There’s the dodge — Romney didn’t merely fib and flip, he contradicted positions he’d previously taken and pretended he’d been taking the same positions all along. He lied, boldly and frequently, and Bruni should have stated this plainly. He should have mentioned that Romney lied when he said Obama “has not signed one new free trade agreement in the past four years,” and when he said Obama was “silent” in the face of street protests in Iran in 2009. And so on.
Here’s how Robert Parry weighed in on the issue:
Romney has long been known as a serial flip-flopper who changes positions to fit the political season, but his pervasive mendacity has been a concern since the Republican primaries when his GOP rivals complained about him misrepresenting their positions and reinventing his own…
That pattern has continued into the general election campaign, with Romney telling extraordinary whoppers on the campaign trail and even during last Wednesday’s presidential debate, such as when he claimed his health-care plan covered people with pre-existing conditions when it doesn’t…

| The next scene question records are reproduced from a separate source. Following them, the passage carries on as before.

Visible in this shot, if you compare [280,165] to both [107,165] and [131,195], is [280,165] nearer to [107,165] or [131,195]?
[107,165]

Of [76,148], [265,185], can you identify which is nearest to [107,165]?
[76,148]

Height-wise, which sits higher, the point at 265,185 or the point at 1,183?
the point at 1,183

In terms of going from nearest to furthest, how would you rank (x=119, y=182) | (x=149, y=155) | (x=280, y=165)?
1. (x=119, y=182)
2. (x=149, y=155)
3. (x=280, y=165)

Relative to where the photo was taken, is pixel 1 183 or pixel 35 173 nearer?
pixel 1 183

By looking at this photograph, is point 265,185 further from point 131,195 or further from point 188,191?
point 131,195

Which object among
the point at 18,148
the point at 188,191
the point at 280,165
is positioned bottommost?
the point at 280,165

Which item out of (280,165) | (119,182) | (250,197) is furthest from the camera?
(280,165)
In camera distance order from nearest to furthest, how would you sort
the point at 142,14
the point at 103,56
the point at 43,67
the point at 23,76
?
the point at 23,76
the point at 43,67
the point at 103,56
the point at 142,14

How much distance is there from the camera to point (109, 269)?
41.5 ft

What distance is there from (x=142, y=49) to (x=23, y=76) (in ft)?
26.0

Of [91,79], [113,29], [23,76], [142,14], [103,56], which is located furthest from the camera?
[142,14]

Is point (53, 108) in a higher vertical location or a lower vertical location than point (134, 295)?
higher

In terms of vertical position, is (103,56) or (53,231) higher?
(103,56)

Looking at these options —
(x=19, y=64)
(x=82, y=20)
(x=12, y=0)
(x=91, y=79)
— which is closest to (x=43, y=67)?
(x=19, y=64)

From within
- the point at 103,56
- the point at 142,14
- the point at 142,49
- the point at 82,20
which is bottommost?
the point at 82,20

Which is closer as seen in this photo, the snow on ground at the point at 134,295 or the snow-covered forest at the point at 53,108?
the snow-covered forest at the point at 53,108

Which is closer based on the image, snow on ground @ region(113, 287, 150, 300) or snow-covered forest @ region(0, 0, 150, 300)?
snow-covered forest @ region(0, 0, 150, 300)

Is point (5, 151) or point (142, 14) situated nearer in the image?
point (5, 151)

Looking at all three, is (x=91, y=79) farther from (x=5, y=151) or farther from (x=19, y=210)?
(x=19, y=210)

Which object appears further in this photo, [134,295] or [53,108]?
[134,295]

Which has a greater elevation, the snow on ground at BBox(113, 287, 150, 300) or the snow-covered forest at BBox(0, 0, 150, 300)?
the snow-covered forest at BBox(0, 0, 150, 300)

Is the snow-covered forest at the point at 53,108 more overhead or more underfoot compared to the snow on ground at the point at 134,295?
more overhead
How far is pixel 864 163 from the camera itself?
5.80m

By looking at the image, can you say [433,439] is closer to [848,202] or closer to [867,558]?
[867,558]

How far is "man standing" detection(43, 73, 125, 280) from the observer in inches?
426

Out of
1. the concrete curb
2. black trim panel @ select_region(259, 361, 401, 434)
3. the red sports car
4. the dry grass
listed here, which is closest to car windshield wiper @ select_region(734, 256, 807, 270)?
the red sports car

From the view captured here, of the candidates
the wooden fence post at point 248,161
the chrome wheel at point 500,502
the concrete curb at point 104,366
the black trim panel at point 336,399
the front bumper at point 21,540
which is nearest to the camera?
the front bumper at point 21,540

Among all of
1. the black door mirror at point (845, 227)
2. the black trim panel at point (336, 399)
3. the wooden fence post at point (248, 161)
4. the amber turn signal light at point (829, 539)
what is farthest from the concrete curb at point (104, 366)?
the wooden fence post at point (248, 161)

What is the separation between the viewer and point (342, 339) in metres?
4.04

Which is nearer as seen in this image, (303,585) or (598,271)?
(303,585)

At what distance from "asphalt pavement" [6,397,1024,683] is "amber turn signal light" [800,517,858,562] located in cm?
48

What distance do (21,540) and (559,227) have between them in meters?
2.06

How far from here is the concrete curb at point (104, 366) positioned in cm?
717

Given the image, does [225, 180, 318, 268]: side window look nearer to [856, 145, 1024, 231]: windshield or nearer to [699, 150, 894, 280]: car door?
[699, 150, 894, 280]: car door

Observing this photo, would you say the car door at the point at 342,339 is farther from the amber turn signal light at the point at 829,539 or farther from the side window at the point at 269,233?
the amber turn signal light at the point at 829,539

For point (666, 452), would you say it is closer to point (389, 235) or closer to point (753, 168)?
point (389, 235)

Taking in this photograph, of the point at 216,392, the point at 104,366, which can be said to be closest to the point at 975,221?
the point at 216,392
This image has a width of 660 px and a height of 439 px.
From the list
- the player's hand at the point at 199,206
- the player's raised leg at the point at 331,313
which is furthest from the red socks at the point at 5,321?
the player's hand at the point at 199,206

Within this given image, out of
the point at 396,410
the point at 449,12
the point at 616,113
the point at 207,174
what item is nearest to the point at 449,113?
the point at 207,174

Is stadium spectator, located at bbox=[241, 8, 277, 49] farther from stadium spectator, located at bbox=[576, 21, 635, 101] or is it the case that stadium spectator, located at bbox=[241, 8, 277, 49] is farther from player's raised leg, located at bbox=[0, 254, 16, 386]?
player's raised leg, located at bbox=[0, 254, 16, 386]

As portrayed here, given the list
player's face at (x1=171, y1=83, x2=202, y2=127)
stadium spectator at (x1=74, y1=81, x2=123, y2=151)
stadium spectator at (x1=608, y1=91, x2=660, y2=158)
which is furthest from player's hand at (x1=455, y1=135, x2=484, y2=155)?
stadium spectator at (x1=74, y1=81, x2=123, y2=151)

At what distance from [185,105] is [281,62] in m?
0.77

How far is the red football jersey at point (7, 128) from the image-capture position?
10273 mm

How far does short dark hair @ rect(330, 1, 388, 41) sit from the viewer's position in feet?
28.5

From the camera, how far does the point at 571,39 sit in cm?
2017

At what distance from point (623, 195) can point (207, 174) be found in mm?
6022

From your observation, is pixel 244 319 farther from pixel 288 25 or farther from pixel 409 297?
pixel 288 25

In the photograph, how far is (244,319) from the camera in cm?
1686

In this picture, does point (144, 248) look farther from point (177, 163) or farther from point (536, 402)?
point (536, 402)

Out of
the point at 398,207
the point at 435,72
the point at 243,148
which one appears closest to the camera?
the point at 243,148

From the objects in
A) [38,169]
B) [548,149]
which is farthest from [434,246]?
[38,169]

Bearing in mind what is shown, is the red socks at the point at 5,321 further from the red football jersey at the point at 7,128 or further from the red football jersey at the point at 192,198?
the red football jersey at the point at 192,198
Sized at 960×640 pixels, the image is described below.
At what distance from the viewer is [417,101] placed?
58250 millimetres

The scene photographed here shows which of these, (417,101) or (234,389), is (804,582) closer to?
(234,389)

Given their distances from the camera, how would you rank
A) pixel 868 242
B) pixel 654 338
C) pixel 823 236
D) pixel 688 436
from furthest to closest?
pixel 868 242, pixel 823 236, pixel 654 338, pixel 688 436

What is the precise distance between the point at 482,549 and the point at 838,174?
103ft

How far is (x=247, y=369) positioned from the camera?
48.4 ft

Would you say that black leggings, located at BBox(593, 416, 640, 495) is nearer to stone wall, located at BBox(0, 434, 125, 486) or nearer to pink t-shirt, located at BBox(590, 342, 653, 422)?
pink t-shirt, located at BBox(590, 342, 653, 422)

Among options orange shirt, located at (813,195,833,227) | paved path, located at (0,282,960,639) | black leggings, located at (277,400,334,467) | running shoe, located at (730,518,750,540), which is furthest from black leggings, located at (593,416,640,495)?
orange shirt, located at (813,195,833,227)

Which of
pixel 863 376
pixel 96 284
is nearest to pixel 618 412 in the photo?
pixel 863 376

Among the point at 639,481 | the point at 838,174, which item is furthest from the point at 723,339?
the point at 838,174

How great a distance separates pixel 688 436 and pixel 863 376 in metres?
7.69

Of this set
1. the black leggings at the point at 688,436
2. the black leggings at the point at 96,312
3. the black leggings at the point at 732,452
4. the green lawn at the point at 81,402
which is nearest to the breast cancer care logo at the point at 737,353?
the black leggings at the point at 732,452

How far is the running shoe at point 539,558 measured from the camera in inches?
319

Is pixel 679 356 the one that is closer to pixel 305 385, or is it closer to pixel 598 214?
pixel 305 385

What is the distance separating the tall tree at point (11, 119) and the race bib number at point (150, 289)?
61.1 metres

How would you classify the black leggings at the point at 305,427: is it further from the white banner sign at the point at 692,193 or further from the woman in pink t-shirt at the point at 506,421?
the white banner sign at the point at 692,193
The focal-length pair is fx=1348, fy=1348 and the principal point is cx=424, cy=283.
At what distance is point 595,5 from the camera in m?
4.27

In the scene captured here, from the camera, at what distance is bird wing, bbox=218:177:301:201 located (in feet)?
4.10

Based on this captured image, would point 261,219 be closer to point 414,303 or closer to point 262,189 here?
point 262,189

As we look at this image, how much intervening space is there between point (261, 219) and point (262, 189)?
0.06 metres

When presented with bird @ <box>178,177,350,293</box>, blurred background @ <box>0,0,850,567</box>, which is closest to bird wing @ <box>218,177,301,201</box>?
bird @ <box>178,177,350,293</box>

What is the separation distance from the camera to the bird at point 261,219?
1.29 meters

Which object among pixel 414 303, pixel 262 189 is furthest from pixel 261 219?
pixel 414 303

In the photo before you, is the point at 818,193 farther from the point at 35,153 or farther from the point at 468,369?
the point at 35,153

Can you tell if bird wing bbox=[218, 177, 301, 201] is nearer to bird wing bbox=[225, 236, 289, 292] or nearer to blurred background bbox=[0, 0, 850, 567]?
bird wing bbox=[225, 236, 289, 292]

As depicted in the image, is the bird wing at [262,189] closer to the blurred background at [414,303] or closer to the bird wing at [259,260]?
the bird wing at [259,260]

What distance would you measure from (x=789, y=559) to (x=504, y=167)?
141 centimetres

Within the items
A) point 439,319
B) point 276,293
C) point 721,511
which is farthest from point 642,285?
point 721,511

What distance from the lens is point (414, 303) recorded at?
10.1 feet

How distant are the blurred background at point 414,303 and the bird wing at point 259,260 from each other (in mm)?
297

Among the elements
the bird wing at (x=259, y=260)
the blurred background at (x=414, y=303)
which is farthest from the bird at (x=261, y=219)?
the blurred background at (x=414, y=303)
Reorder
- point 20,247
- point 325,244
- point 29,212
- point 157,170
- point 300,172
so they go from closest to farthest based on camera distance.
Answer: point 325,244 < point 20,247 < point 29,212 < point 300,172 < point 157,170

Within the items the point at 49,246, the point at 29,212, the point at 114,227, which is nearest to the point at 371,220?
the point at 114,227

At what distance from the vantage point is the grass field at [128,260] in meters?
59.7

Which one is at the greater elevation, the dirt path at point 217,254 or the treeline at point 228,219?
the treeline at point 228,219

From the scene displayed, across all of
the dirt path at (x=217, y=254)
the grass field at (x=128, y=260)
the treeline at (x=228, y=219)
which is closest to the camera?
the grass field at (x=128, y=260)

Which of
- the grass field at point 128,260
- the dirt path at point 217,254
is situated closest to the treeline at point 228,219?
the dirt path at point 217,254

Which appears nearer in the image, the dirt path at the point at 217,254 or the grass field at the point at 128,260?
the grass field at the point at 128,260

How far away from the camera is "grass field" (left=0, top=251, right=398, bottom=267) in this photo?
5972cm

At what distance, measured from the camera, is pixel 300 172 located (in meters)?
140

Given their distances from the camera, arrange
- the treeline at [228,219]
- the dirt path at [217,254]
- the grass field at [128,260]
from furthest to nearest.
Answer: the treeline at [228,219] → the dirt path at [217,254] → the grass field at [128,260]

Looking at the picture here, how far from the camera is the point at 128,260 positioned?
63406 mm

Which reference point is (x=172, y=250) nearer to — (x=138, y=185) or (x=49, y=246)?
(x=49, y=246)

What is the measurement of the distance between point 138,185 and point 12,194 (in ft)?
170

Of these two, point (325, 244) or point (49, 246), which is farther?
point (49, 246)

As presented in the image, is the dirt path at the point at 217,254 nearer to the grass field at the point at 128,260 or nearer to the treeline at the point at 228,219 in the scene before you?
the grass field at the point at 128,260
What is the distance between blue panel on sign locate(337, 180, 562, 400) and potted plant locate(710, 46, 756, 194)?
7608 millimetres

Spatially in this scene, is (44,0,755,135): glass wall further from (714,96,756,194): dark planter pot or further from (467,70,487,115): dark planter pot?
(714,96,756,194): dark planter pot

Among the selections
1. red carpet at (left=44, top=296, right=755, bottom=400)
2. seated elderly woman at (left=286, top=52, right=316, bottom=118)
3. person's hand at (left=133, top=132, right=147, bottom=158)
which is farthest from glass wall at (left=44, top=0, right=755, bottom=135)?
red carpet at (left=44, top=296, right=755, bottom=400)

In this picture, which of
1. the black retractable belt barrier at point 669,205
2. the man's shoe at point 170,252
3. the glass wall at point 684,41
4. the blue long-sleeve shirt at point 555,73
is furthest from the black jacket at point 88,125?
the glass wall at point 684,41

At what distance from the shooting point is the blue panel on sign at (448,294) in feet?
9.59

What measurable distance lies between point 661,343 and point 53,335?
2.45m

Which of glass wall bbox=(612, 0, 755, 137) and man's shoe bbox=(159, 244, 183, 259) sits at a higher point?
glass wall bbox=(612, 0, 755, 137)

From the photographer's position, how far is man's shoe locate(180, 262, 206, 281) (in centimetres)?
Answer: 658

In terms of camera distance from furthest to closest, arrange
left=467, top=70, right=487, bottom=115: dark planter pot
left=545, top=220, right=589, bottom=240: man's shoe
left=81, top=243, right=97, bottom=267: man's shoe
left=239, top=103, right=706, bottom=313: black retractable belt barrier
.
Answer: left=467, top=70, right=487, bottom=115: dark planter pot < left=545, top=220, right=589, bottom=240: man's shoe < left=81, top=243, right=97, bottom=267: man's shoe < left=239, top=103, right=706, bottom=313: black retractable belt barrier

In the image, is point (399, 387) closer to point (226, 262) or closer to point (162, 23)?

Parry added, “Telling lies while waving your arms shouldn’t trump telling the truth in a moderate tone.”
And finally, “It’s almost as if many Americans like being lied to.”
Don’t get me wrong: The person who immediately should have called Romney on his lies was Obama. Maybe he was simply stunned by the audacity of Romney’s mendacity, or afraid of appearing angry, but those aren’t good excuses.
But reporters add nothing to the discussion by focusing on bravado and other intangibles. They merely reveal themselves as unwilling to break free of the old “he said, she said” approach to journalism that helps liars such as Romney prosper.
Bruni used Dan Rather’s next-day assessment of Romney’s performance to help make his case: “We learned again last night, if we needed any reminding, that there’s power in taking the view, ‘Listen, I’m frequently in error, but never in doubt.’ ”
That’s exactly wrong, Dan. Romney and like-minded politicians actually are saying, “I’m frequently lying, but never in doubt.” And it’s the job of journalists to call attention to their lies.
Footnote: Obama is terrible, but can you imagine what’s in store for the 99 percent if the Romneybot, the “corporations are people” candidate, is elected?